### TEXT UNDER STUDY
- - - - -

Unexpected Experiences, Pt. 2
Interview for Graduate Assistantship within the University Studies College, 1 p.m., check.
I’m on time! It’s a miracle prompted by my best friend sharing with me that my interviewer happens to be military breed.
Interview going well, check. We discuss my journey to this point in life (ha!), what his department seeks in a graduate assistant, and more.
Interviewer mentions, “actually, you are sitting in the delivery room of the once upon a time Brookings Hospital right now. Do you know how many people, I wish I had kept track, have come into my office because they want to see–as adults–the room in which they were born.”
Unexpected reaction. The floor moves under my feet. My eyes dart around the room and the walls, and I sense birthing. I sense delivering moms, nurses, babies, . . . . He can’t know what’s going through my mind. I don’t even know what’s going through my mind, but this is part of it:
I was in a delivery room once. Oh how I want to visit my actual delivery room. Does it still exist? Would they (who is “they?”) let me in to see? Would I be restricted yet again from access to my own history? What would I feel if I went there? Would I feel her presence? Did my parents know I was being born, or did they find about me a few days after delivery? When did my birth parents leave the hospital? Where did I go after I was delivered? Can I seeeeeeeeeeeeeee?

- - - - -

### RECORDED INFORMATION
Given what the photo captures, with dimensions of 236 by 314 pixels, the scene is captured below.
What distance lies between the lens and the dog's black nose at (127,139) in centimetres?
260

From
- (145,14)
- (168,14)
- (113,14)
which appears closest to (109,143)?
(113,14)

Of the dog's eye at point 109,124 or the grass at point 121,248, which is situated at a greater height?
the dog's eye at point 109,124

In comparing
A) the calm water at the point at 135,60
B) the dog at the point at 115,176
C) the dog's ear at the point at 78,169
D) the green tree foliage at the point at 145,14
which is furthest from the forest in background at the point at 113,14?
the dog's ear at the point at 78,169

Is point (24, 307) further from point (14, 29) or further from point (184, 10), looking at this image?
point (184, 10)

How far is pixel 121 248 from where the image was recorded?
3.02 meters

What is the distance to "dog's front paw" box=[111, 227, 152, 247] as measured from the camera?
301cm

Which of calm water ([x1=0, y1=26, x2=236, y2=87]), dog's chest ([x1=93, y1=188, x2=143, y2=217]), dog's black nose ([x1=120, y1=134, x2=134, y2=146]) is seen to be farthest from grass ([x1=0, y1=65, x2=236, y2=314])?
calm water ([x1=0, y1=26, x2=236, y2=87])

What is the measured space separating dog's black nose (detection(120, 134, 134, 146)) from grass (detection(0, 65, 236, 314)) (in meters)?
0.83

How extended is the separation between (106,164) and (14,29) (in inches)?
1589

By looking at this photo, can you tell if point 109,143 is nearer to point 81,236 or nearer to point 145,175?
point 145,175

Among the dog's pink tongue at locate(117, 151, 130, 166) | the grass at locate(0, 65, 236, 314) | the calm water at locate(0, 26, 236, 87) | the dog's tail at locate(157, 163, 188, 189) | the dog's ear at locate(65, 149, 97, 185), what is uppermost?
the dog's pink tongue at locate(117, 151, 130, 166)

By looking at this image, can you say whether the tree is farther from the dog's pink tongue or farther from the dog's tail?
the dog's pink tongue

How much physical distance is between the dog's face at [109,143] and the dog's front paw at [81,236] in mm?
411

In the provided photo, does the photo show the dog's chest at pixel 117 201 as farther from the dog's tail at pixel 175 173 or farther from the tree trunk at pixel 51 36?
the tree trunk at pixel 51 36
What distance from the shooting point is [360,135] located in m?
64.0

- - - - -

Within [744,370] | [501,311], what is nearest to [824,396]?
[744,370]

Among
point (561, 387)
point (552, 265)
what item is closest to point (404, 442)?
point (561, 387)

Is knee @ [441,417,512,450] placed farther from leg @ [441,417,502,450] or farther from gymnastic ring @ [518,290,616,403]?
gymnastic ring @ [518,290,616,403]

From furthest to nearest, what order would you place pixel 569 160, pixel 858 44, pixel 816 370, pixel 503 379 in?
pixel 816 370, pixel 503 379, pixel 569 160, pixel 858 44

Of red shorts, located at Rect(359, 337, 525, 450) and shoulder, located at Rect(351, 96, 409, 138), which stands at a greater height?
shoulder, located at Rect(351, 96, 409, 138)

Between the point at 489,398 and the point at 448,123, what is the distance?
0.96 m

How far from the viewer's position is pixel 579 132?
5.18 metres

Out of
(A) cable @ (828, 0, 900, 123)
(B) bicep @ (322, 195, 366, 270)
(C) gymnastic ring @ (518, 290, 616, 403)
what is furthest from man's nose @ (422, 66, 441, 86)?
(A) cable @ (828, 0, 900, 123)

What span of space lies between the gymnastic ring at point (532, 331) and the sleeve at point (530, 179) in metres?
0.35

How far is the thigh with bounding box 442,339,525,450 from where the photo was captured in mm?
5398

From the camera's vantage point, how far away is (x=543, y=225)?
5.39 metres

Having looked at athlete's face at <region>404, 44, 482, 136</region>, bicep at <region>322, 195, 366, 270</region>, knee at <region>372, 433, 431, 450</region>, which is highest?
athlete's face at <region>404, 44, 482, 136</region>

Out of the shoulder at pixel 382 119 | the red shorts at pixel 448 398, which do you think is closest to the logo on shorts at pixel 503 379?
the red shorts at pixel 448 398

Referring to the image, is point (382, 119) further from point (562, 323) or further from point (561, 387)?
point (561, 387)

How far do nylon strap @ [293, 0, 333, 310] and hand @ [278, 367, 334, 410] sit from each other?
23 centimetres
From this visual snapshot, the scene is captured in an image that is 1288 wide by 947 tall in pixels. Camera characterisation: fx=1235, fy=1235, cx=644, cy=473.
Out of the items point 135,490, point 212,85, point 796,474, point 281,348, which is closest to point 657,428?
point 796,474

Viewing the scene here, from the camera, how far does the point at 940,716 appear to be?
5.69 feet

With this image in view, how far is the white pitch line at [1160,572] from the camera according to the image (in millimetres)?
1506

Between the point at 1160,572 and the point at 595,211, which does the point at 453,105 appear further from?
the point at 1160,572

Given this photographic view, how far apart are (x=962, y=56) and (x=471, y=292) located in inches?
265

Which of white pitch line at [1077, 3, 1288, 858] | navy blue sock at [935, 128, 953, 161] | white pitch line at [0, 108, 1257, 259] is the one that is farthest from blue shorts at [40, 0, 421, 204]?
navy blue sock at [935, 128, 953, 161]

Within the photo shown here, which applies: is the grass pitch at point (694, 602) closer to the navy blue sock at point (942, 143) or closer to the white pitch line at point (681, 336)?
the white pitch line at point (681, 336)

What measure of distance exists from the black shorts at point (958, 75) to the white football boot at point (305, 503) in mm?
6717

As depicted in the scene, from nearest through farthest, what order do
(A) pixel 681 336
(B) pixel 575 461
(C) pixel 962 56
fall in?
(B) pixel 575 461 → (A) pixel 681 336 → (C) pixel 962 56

- - - - -

### REQUIRED ACTIONS
#1 Reproduce everything in the assistantship interview piece from "Unexpected Experiences, Pt." down to "be military breed.", word for word.
#2 Write the next part of the assistantship interview piece, starting after its final sentence.

### ACTIVITY ANSWERS
#1
Unexpected Experiences, Pt. 2
Interview for Graduate Assistantship within the University Studies College, 1 p.m., check.
I’m on time! It’s a miracle prompted by my best friend sharing with me that my interviewer happens to be military breed.

#2
They were all there in the delivery room, I’m told: the mom, the dad, the nurses, the doctor, and then me. And then, . . . I was alone. I am thinking and feeling that alone feeling while sitting 12 hours away from my actual delivery room of 1970.
Can he tell? I know he can’t, but my insecure piece inside of me surfaces shame–shame that my delivery room experience wasn’t “normal,” and isn’t exactly the story he might expect from one of his many visitors. For example, the prestigious and wealthy community man/bank owner of our town was delivered in this room and came to visit. His birth parents kept him.
Thankfully, I am far enough in my emotional, intellectual, spiritual journey now, that I know God’s plan for my life is perfect and good. Still, my story is so different. I was given away–two sides to every story, right? The delivery room was an end of family ties for me with one family, and a beginning of finding new family ties by day 7 of my little life. Does that blow anyone’s mind? It does mine.
I don’t necessarily feel good in this office, this delivery room. It doesn’t give me warm fuzzies, sir.